Direktur Jenderal Pengendalian Pencemaran dan Kerusakan Lingkungan KLHK Sigit Reliantoro mengatakan penyebab utama polusi udara perkotaan akibat pengguna kendaraan bermotor konvensional berbahan bakar minyak. "Mengubah gaya hidup menjadi penting di daerah perkotaan," ujarnya dalam sebuah diskusi di Jakarta.
Sigit menjelaskan negara-negara maju punya gaya hidup yang menempatkan jalan kaki pada hirarki tertinggi, lalu bersepeda, naik transportasi umum, dan menggunakan kendaraan listrik.
Menurutnya gaya hidup negara maju dalam berpindah itu tidak hanya baik untuk kualitas udara, tetapi juga baik untuk kesehatan tubuh. "Hal yang paling penting dalam konsep transportasi adalah bagaimana memperbanyak perpindahan orang, bukan memperbanyak perpindahan kendaraan, sehingga efisiensi kendaraan itu sangat penting," kata Sigit.
Pada 2020, Bloomberg Philanthopics dan Vital Strategies menerbitkan laporan inventarisasi emisi pencemaran udara di Jakarta.
Komposisi penggunaan bahan bakar berdasarkan jenis adalah minyak 49 persen, gas 51 persen, dan batu bara 0,42 persen.
Sedangkan, komposisi penggunaan bahan bakar berdasarkan sektor paling banyak dipakai oleh transportasi dengan angka mencapai 44 persen, industri energi 31 persen, perumahan 14 persen, manufaktur 10 persen, dan komersial 1 persen.
"Dari data itu terlihat bahwa transportasi menjadi unsur penting. Hal ini menginformasi teori penyebab street canyon sebagian besar akibat aktivitas transportasi," kata Sigit.
Fenomena street canyon di wilayah perkotaan membuat polusi udara terperangkap di permukaan karena angin terhalang oleh gedung-gedung tinggi. Hal itulah yang menyebabkan hasil pengukuran kualitas udara perkotaan selalu menunjukkan angka kurang baik bagi kesehatan manusia.
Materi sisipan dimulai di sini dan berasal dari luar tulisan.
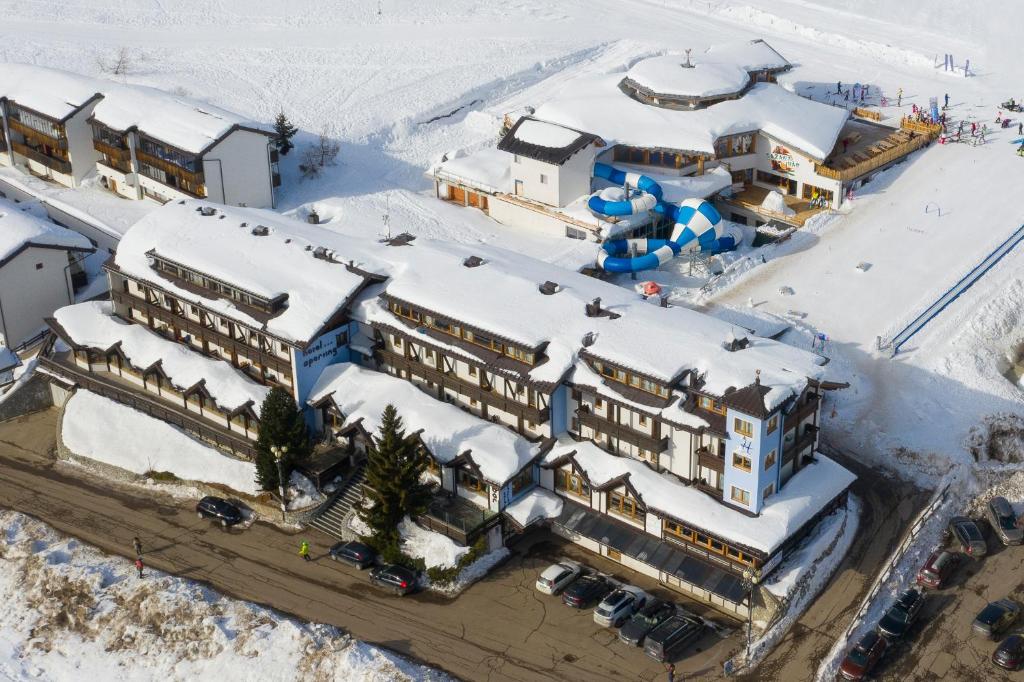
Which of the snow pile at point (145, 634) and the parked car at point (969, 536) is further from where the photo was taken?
the parked car at point (969, 536)

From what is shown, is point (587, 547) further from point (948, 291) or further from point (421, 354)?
point (948, 291)

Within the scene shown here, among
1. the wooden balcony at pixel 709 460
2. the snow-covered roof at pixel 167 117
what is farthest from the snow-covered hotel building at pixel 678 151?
the wooden balcony at pixel 709 460

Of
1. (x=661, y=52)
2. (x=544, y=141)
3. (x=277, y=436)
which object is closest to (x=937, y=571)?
(x=277, y=436)

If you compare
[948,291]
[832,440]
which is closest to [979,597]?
[832,440]

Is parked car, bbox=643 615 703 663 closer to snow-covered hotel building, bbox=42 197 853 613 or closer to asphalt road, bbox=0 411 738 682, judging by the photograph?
asphalt road, bbox=0 411 738 682

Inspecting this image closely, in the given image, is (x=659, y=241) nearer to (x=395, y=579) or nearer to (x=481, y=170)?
(x=481, y=170)

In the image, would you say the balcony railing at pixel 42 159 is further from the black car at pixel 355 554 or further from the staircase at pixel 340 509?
the black car at pixel 355 554
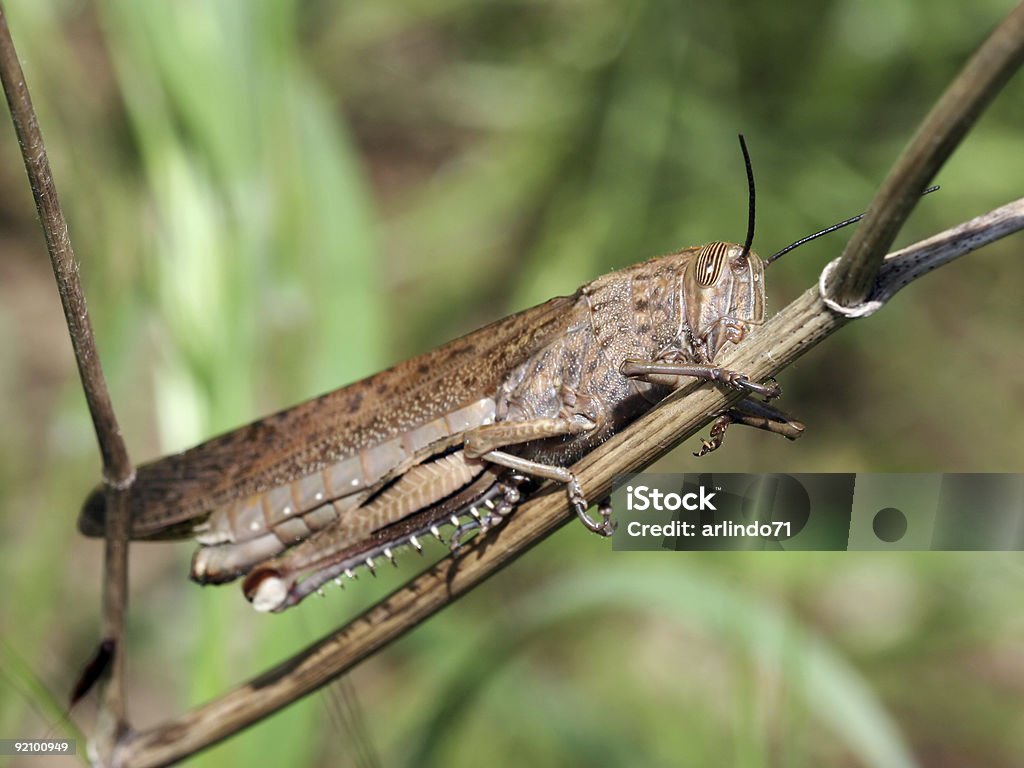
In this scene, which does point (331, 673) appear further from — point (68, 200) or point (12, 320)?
point (12, 320)

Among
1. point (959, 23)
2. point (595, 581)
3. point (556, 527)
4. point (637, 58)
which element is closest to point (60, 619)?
point (595, 581)

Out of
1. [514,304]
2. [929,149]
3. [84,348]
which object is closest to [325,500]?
[84,348]

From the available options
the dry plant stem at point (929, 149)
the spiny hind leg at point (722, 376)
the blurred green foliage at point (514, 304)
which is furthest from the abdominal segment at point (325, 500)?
the dry plant stem at point (929, 149)

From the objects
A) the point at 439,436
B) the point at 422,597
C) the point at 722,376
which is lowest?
the point at 422,597

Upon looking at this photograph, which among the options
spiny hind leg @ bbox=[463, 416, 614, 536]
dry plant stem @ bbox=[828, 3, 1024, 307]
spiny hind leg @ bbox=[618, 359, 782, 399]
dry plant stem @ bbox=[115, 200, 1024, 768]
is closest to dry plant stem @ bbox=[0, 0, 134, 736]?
dry plant stem @ bbox=[115, 200, 1024, 768]

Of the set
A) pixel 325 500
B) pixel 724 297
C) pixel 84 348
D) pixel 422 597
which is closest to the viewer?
pixel 84 348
Bila alat sensor pengukur indeks kualitas udara dipasang pada dinding gedung, maka alat itu tidak menggambarkan kondisi udara ambien tetapi justru menggambarkan kondisi udara lokasi itu saja.
Lebih lanjut Sigit menyampaikan bila kendaraan hanya dipakai dua orang, maka emisi kendaraan yang dihasilkan jauh lebih tinggi dibandingkan kendaraan umum yang dipakai bersama.
Ia mencontohkan bahwa Jepang disebut negara maju paling efisien karena sebagian besar penduduknya jalan kaki, naik sepeda, dan naik kereta.
"Sekarang Jakarta sudah mulai membangun berbagai fasilitas publik, seperti pedestrian, jalur sepeda, transportasi diperbaiki, bahkan Jaklingko masuk sampai ke dalam (gang). Kita semua harus menggunakan fasilitas-fasilitas itu untuk menjadi budaya negara maju," kata Sigit.